#### Exercise:
Please quote all of the entries below word for word, keeping every line unchanged.

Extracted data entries
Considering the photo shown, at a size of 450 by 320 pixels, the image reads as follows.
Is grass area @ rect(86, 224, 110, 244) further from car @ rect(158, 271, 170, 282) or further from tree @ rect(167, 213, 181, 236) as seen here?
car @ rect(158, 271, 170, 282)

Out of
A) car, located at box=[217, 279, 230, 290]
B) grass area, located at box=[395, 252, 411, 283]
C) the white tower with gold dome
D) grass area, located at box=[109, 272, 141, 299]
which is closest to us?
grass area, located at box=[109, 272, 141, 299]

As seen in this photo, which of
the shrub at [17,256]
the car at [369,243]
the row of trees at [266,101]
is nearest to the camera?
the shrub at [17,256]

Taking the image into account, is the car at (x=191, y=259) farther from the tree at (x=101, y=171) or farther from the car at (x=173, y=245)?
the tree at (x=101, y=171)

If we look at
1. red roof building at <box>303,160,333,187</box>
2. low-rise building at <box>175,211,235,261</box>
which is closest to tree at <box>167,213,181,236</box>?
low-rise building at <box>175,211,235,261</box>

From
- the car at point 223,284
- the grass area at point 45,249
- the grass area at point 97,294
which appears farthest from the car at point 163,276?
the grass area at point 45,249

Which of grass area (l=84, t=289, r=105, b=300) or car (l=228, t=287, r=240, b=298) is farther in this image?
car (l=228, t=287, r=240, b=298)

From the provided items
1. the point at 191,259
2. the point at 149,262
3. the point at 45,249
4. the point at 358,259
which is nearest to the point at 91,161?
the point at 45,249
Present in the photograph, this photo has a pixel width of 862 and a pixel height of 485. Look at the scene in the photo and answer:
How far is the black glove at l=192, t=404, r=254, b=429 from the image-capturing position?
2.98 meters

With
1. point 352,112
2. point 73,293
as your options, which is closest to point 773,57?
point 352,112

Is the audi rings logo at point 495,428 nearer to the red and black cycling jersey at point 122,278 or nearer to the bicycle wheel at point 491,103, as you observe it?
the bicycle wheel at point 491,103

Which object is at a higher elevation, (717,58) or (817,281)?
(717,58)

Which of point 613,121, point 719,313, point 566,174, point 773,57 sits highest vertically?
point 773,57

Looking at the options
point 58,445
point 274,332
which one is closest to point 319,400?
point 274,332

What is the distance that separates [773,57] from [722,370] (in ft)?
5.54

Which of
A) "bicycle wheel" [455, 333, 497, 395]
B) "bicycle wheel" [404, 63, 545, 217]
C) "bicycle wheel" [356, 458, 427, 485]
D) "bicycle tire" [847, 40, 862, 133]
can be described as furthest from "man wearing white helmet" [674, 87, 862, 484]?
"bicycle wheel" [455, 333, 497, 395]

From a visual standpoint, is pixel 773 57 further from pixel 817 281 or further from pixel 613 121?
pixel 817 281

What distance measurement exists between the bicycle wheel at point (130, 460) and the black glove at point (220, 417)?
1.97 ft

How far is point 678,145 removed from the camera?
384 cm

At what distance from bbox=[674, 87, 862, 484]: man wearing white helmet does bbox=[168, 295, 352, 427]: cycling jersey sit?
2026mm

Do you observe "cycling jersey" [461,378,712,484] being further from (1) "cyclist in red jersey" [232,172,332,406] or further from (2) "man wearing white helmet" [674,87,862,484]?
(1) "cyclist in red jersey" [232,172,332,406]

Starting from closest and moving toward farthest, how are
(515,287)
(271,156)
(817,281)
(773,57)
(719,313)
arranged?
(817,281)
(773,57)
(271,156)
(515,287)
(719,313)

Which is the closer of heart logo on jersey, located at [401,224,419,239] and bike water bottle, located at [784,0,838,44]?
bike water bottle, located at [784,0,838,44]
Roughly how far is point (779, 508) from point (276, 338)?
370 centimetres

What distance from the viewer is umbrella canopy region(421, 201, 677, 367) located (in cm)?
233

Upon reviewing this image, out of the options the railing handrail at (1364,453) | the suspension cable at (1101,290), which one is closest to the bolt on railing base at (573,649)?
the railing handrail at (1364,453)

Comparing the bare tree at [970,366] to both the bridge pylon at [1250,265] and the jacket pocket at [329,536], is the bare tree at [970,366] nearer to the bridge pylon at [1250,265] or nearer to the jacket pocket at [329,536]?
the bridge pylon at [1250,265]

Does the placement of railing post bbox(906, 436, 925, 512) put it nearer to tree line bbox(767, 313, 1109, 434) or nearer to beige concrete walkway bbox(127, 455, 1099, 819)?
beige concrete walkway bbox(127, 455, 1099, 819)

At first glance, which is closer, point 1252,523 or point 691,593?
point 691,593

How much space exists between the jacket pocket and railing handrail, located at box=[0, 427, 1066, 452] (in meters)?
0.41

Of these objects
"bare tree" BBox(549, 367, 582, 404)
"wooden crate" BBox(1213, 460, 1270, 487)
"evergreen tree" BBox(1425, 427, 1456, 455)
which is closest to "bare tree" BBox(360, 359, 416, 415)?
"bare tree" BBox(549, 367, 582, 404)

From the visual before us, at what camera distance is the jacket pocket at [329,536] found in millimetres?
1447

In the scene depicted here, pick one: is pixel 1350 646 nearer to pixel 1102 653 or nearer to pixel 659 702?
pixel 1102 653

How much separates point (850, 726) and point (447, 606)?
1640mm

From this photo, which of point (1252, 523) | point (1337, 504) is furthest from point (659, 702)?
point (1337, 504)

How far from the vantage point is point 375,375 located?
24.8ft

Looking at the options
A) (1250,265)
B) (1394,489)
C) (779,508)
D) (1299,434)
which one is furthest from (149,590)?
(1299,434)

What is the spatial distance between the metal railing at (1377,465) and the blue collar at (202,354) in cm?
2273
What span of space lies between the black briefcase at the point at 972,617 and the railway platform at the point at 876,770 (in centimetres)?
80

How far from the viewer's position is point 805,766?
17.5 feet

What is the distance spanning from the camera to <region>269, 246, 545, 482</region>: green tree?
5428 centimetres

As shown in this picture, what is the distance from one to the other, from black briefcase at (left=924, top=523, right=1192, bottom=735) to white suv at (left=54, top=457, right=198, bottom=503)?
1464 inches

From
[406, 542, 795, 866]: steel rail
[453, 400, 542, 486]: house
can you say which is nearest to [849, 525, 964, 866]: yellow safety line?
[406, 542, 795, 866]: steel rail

#### Task result:
Considering the photo shown, at a size of 450 by 320 pixels, the image reads as follows.
Is grass area @ rect(86, 224, 110, 244) further from car @ rect(158, 271, 170, 282) or further from tree @ rect(167, 213, 181, 236) as seen here?
car @ rect(158, 271, 170, 282)

Out of
A) car, located at box=[217, 279, 230, 290]
B) grass area, located at box=[395, 252, 411, 283]
C) the white tower with gold dome
D) grass area, located at box=[109, 272, 141, 299]
which is closest to us?
grass area, located at box=[109, 272, 141, 299]

As seen in this photo, which of
the shrub at [17,256]
the car at [369,243]
the row of trees at [266,101]
is nearest to the camera?
the shrub at [17,256]

Taking the image into account, is the car at (x=191, y=259) farther from the tree at (x=101, y=171) or farther from the car at (x=173, y=245)?
the tree at (x=101, y=171)

If we look at
1. red roof building at <box>303,160,333,187</box>
2. low-rise building at <box>175,211,235,261</box>
which is closest to tree at <box>167,213,181,236</box>?
low-rise building at <box>175,211,235,261</box>

From
- the car at point 223,284
- the grass area at point 45,249
- the grass area at point 97,294
which appears farthest from the car at point 163,276?
the grass area at point 45,249

Which of grass area (l=84, t=289, r=105, b=300) or car (l=228, t=287, r=240, b=298) is farther in this image?
car (l=228, t=287, r=240, b=298)

From the provided items
1. the point at 191,259
2. the point at 149,262
3. the point at 45,249
4. the point at 358,259
which is nearest to the point at 91,161?
the point at 45,249
Present in the photograph, this photo has a pixel width of 862 and a pixel height of 485. Look at the scene in the photo and answer:
How far is the black glove at l=192, t=404, r=254, b=429 from the image-capturing position?
2.98 meters

With
1. point 352,112
2. point 73,293
as your options, which is closest to point 773,57?
point 352,112

Is the audi rings logo at point 495,428 nearer to the red and black cycling jersey at point 122,278 or nearer to the bicycle wheel at point 491,103, as you observe it?
the bicycle wheel at point 491,103

Which object is at a higher elevation, (717,58) or (817,281)?
(717,58)

Which of point 613,121, point 719,313, point 566,174, point 773,57 sits highest vertically?
point 773,57

Looking at the options
point 58,445
point 274,332
which one is closest to point 319,400?
point 274,332

What is the distance that separates [773,57] from [722,370] (in ft)?
5.54

Which of
A) "bicycle wheel" [455, 333, 497, 395]
B) "bicycle wheel" [404, 63, 545, 217]
C) "bicycle wheel" [356, 458, 427, 485]
D) "bicycle tire" [847, 40, 862, 133]
can be described as furthest from "man wearing white helmet" [674, 87, 862, 484]?
"bicycle wheel" [455, 333, 497, 395]

From a visual standpoint, is pixel 773 57 further from pixel 817 281 or further from pixel 613 121?
pixel 817 281

What distance measurement exists between the bicycle wheel at point (130, 460) and the black glove at point (220, 417)?
1.97 ft

How far is point 678,145 removed from the camera?
384 cm

At what distance from bbox=[674, 87, 862, 484]: man wearing white helmet does bbox=[168, 295, 352, 427]: cycling jersey sit?
2026mm

Do you observe "cycling jersey" [461,378,712,484] being further from (1) "cyclist in red jersey" [232,172,332,406] or further from (2) "man wearing white helmet" [674,87,862,484]?
(1) "cyclist in red jersey" [232,172,332,406]

Starting from closest and moving toward farthest, how are
(515,287)
(271,156)
(817,281)
(773,57)
(719,313)
arranged?
(817,281)
(773,57)
(271,156)
(515,287)
(719,313)

Which is the closer of heart logo on jersey, located at [401,224,419,239] and bike water bottle, located at [784,0,838,44]?
bike water bottle, located at [784,0,838,44]
Roughly how far is point (779, 508) from point (276, 338)?
370 centimetres

What distance from the viewer is umbrella canopy region(421, 201, 677, 367) located (in cm)?
233

Upon reviewing this image, out of the options the railing handrail at (1364,453) | the suspension cable at (1101,290), which one is closest to the bolt on railing base at (573,649)?
the railing handrail at (1364,453)

Comparing the bare tree at [970,366] to both the bridge pylon at [1250,265] and the jacket pocket at [329,536], is the bare tree at [970,366] nearer to the bridge pylon at [1250,265] or nearer to the jacket pocket at [329,536]?
the bridge pylon at [1250,265]

Does the placement of railing post bbox(906, 436, 925, 512) put it nearer to tree line bbox(767, 313, 1109, 434) or nearer to beige concrete walkway bbox(127, 455, 1099, 819)?
beige concrete walkway bbox(127, 455, 1099, 819)

At first glance, which is closer, point 1252,523 or point 691,593?
point 691,593

How much space exists between the jacket pocket and railing handrail, located at box=[0, 427, 1066, 452] (in meters)?
0.41

Of these objects
"bare tree" BBox(549, 367, 582, 404)
"wooden crate" BBox(1213, 460, 1270, 487)
"evergreen tree" BBox(1425, 427, 1456, 455)
which is closest to "bare tree" BBox(360, 359, 416, 415)?
"bare tree" BBox(549, 367, 582, 404)

From the visual before us, at what camera distance is the jacket pocket at [329,536] found in millimetres?
1447

In the scene depicted here, pick one: is pixel 1350 646 nearer to pixel 1102 653 or nearer to pixel 659 702?
pixel 1102 653

How much separates point (850, 726) and point (447, 606)?
1640mm

From this photo, which of point (1252, 523) | point (1337, 504) is furthest from point (659, 702)?
point (1337, 504)

How far from the vantage point is point 375,375 located?
24.8ft

Looking at the options
A) (1250,265)
B) (1394,489)
C) (779,508)
D) (1299,434)
which one is furthest from (149,590)?
(1299,434)

What is the spatial distance between the metal railing at (1377,465) and the blue collar at (202,354) in cm?
2273
What span of space lies between the black briefcase at the point at 972,617 and the railway platform at the point at 876,770 (in centimetres)?
80

How far from the viewer's position is point 805,766?
17.5 feet

What is the distance spanning from the camera to <region>269, 246, 545, 482</region>: green tree?
5428 centimetres

As shown in this picture, what is the distance from one to the other, from black briefcase at (left=924, top=523, right=1192, bottom=735) to white suv at (left=54, top=457, right=198, bottom=503)?
1464 inches

From
[406, 542, 795, 866]: steel rail
[453, 400, 542, 486]: house
can you say which is nearest to [849, 525, 964, 866]: yellow safety line?
[406, 542, 795, 866]: steel rail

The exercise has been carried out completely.